Set tasks
1. Repeat the passage on Septimus Piesse word for word, from "- Born: 30 May" to "of its day.".
2. Decide whether each statement agrees with the passage on Septimus Piesse, answering yes or no and quoting the words of the passage that settle it: (a) Piesse studied at University College London. (b) Piesse died in Paris. (c) Piesse was the sole owner of Piesse and Lubin.

Passage to read
--
- Born: 30 May 1820
- Died: 23 October 1882 (aged 62) Grove Park, Chiswick, London, England, UK
- Other name: Septimus Piesse
- Education: University College London
- Occupation: Perfumer
- Notable work: The Art of Perfumery
- Spouses: ; Emma Chaplin ​ ​(m. 1846; died 1871)​ ; Louisa Sadler ​(m. 1874)​

= George William Septimus Piesse =

English chemist and perfumer

George William Septimus Piesse (30 May 1820 – 23 October 1882), known as Septimus Piesse, was an English chemist and perfumer. Piesse was a leading author and innovator of modern perfume ideas, inventing the concept of notes in perfumery that are still used universally today. He was the co-owner of Piesse and Lubin, a perfume house that created some of the most popular scents of its day.

== Education ==

Piesse studied at University College London.

== The Art of Perfumery, and Method of Obtaining Odors from Plants ==

Piesse's The Art of Perfumery is an important early book about the methodology behind extraction methods and blending in perfumery. It is considered Piesse's "opus magnum". In the book, Piesse introduces the idea that olfaction can be described in ways that correlate to the musical notes on a diatonic scale. He is credited with creating an "odaphone," or a scale related to categorizing and ranking the notes by octave.

The Art of Perfumery is also notable in that, in an 1862 edition, Piesse introduced ideas relating to synesthesia and smound. He suggested that sounds and scents are linked in the brain: "Scents, like sounds, appear to influence the olfactory nerve in certain definite degrees."
--
[Rows from a spatial reasoning dataset]
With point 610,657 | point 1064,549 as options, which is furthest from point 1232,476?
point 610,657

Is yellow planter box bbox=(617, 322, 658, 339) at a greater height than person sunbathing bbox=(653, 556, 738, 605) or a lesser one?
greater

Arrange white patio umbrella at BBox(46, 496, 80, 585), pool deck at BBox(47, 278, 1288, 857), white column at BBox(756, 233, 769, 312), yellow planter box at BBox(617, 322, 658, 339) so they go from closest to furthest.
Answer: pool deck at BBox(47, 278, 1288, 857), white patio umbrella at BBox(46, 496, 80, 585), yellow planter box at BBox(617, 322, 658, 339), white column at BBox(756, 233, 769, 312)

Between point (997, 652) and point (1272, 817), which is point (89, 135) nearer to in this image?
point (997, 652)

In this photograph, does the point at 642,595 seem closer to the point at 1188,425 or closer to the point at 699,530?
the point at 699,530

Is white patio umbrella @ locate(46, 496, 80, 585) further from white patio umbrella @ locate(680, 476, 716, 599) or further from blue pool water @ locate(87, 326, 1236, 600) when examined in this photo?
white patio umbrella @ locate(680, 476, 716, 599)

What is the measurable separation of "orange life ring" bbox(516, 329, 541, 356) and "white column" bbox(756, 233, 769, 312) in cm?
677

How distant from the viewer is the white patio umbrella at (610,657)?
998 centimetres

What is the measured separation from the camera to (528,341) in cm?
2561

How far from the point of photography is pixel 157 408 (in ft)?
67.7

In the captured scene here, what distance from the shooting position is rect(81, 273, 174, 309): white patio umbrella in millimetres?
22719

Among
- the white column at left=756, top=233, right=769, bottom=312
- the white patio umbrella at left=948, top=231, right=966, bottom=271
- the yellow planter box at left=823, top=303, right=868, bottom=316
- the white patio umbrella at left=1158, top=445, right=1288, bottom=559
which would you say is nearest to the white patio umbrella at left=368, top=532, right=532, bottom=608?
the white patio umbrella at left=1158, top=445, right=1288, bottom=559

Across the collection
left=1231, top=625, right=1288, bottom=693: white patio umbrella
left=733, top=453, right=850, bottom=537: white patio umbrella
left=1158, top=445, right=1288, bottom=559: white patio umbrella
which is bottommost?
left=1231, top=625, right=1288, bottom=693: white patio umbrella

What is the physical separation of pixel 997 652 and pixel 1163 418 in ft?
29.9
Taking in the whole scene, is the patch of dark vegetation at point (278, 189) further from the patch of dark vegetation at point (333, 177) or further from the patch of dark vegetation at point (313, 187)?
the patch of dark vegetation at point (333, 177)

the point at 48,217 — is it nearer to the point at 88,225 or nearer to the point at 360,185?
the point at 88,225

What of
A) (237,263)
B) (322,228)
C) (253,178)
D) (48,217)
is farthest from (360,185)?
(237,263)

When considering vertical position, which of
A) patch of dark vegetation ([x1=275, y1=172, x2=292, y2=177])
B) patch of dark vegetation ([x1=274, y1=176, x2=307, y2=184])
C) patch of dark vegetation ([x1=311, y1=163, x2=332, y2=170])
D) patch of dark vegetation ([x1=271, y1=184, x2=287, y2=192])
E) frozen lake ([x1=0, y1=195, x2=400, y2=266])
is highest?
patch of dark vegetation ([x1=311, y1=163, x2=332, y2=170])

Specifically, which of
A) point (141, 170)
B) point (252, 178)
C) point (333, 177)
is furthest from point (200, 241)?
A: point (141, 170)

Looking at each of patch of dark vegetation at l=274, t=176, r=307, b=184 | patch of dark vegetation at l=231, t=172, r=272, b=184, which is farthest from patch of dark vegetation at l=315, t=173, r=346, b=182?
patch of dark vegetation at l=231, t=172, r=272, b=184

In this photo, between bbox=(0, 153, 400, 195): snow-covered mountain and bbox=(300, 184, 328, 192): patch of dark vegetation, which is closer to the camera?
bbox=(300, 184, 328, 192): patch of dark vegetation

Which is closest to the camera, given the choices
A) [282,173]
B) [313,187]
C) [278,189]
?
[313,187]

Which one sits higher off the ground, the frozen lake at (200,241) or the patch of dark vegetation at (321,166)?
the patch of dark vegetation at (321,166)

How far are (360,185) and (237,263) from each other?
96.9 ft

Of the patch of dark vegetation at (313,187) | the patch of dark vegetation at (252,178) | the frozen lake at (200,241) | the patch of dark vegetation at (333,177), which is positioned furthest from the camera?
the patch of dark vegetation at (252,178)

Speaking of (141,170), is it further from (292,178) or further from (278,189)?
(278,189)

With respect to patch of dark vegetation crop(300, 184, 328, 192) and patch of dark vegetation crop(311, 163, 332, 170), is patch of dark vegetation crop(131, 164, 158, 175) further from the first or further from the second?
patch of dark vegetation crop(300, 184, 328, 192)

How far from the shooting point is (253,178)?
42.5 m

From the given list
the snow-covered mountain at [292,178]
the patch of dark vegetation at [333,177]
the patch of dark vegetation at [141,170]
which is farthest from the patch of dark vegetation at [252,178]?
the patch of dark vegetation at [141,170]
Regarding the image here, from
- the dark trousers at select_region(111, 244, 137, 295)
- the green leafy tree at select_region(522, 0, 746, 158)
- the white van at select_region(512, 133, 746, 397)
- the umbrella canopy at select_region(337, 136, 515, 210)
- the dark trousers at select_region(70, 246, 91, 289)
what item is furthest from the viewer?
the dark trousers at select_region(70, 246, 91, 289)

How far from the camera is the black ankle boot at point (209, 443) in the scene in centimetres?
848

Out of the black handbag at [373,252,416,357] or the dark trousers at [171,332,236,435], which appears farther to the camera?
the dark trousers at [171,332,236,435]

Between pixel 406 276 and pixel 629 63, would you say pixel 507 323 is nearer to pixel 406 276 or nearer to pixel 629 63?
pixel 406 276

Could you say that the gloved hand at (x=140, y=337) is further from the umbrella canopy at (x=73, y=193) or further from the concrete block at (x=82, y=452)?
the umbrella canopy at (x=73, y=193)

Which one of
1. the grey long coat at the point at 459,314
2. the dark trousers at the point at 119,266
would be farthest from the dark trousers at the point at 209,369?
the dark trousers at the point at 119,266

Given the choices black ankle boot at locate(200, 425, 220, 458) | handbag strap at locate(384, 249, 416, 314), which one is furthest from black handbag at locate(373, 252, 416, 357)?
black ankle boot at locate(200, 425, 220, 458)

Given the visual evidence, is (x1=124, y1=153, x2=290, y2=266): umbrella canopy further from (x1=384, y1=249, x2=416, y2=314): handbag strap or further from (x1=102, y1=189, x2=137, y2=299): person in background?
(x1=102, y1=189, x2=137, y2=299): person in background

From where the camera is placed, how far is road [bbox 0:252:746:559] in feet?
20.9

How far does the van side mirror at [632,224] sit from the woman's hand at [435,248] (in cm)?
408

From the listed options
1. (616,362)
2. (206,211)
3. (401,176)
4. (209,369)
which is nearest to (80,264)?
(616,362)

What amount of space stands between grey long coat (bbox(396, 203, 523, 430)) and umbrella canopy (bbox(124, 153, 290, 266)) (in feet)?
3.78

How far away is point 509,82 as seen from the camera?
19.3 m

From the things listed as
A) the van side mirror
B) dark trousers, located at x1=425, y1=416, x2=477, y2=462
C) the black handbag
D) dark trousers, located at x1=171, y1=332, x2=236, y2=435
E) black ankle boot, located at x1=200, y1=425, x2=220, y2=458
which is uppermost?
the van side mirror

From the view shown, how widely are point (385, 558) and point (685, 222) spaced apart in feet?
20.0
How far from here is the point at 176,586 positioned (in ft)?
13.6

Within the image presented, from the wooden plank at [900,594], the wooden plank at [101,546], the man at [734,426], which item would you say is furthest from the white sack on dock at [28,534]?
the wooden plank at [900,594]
--
Results of the tasks
1.
- Born: 30 May 1820
- Died: 23 October 1882 (aged 62) Grove Park, Chiswick, London, England, UK
- Other name: Septimus Piesse
- Education: University College London
- Occupation: Perfumer
- Notable work: The Art of Perfumery
- Spouses: ; Emma Chaplin ​ ​(m. 1846; died 1871)​ ; Louisa Sadler ​(m. 1874)​

= George William Septimus Piesse =

English chemist and perfumer

George William Septimus Piesse (30 May 1820 – 23 October 1882), known as Septimus Piesse, was an English chemist and perfumer. Piesse was a leading author and innovator of modern perfume ideas, inventing the concept of notes in perfumery that are still used universally today. He was the co-owner of Piesse and Lubin, a perfume house that created some of the most popular scents of its day.

2.
(a) Yes: "Piesse studied at University College London."
(b) No: "Died: 23 October 1882 (aged 62) Grove Park, Chiswick, London, England, UK"
(c) No: "He was the co-owner of Piesse and Lubin"